*WORK TO BE COMPLETED*. Copy the passage on NVLSP's veterans litigation from "For example, we" up to and including "on the claim.", replacing "precedential decision" with "binding ruling".

*TEXT SEGMENT*.
◇ ◇ ◇

As a direct result of this ruling, the VA has since paid more than $4.6 billion in retroactive benefits to more than 100,000 veterans and their survivors. But the VA’s “obstructionist bureaucratic opposition” did not end with the Ninth Circuit’s ruling. Over the last 11 years, NVLSP has caught the VA violating the consent decree in many additional ways, forcing the VA to pay 4,000 veterans and their survivors a total of $97 million in additional retroactive benefits.
In other cases, NVLSP’s litigation victories have involved a challenge to the legality of a VA or military department rule that adversely affects veterans seeking benefits. NVLSP’s most important successes in both class actions and challenges to government rules are chronicled in the Timeline of Achievement section of this report.
“We hope our government will now respect [its] legal obligations [and] that obstructionist bureau-cratic opposition will now cease, and our veterans will finally receive the benefits to which they are morally and legally entitled.”— U.S. Court of Appeals for the Ninth Circuit
Individual Representation for CAVC work
Another pathway we have used to remedy systemic government wrongdoing is through an individual lawsuit challenging the denial of a veteran’s particular benefits claim. NVLSP files more than 600 individual appeals each year in the U.S. Court of Appeals for Veterans Claims (CAVC) on behalf of a veteran or survivor denied benefits by the Board of Veterans’ Appeals (BVA). Some of these denials are due to a systemic practice of dubious legality.
For example, we noticed that the BVA based its denial of disability benefits to one of NVLSP’s clients on the fact that even though the veteran had suffered from the claimed disability for years after the claim was filed, the disability had resolved itself by the time — many years later — the BVA decided the veteran’s appeal. Because we knew the BVA often used this rationale to deny claims pending for many years, we asked the court to issue a precedential decision outlawing this practice. The court agreed, ruling that for any of our nation’s veterans to be eligible for disability benefits, the veteran need only suffer from the claimed disability during some part of the multi-year period between the date the claim was filed and the date the VA was ready to issue a final decision on the claim.
A major development should expand NVLSP’s ability to challenge systemic government wrongdoing. In 1991, the newly created CAVC denied NVLSP’s petition that it adopt class action rules on the grounds that Congress had not provided it with authority to decide class actions. Twenty-five years later, in 2016, the Court of Appeals for the Federal Circuit ruled that the CAVC’s long-standing position was wrong; it has class action authority. NVLSP wasted no time in leveraging this important ruling by filing three different class actions challenging systemic VA rules and practices that violate the promise the government has made to disabled veterans.

◇ ◇ ◇

*EXTRACTED RECORDS*.
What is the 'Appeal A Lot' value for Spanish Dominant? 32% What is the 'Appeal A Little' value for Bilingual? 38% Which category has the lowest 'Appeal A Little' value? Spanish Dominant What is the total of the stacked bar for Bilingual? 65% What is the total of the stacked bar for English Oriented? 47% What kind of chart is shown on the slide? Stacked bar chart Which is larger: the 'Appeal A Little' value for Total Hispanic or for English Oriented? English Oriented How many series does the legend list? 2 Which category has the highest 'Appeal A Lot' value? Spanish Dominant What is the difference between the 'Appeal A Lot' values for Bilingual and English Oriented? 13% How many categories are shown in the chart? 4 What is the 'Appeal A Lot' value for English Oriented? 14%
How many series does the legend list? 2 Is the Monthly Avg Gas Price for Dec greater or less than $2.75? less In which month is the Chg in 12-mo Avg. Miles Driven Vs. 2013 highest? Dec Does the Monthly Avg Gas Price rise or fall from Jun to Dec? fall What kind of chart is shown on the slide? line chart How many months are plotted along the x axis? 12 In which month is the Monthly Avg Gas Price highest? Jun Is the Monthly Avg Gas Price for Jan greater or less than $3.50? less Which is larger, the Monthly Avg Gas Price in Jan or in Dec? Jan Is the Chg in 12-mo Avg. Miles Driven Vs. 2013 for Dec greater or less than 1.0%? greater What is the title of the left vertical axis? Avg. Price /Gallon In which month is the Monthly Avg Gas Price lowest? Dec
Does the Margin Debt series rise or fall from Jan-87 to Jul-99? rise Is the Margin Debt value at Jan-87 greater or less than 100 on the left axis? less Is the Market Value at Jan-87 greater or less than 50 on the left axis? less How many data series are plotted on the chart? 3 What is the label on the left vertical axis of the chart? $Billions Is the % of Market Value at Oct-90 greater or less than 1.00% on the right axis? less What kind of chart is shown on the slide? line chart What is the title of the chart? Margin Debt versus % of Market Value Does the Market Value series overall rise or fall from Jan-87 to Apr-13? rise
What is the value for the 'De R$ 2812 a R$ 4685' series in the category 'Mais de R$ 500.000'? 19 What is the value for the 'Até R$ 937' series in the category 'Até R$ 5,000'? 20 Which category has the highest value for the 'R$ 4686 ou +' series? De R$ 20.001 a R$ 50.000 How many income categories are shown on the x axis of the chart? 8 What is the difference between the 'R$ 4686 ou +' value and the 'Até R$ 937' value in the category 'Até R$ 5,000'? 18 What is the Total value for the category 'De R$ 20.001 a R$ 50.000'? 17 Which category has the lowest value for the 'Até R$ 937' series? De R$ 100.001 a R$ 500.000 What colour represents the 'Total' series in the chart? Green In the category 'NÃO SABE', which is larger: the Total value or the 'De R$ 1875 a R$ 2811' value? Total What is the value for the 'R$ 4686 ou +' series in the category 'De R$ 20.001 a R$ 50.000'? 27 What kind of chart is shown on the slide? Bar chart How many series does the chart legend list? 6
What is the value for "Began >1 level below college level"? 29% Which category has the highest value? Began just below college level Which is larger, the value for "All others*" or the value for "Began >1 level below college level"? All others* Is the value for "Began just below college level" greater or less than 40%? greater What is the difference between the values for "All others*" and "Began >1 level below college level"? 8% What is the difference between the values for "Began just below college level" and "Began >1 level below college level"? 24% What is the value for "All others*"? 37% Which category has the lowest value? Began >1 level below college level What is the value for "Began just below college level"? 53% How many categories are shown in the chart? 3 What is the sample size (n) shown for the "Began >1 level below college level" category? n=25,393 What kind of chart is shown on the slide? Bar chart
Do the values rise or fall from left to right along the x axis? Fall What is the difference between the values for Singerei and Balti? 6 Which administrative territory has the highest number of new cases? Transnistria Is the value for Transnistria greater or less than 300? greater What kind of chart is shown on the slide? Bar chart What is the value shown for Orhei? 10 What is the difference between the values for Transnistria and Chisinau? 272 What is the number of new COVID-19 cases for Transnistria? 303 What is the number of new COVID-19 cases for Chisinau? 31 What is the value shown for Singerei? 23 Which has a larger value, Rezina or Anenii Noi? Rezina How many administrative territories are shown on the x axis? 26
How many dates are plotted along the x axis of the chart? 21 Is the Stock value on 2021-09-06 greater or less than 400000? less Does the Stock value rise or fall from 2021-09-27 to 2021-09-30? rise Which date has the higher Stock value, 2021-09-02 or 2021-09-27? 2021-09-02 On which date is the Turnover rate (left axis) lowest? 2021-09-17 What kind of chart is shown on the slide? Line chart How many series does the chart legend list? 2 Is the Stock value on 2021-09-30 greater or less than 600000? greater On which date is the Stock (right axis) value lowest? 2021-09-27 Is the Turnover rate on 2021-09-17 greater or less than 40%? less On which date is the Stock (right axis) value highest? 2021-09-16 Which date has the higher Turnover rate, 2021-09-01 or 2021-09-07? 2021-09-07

◇ ◇ ◇

*SOLUTION BELOW*.
For example, we noticed that the BVA based its denial of disability benefits to one of NVLSP’s clients on the fact that even though the veteran had suffered from the claimed disability for years after the claim was filed, the disability had resolved itself by the time — many years later — the BVA decided the veteran’s appeal. Because we knew the BVA often used this rationale to deny claims pending for many years, we asked the court to issue a binding ruling outlawing this practice. The court agreed, ruling that for any of our nation’s veterans to be eligible for disability benefits, the veteran need only suffer from the claimed disability during some part of the multi-year period between the date the claim was filed and the date the VA was ready to issue a final decision on the claim.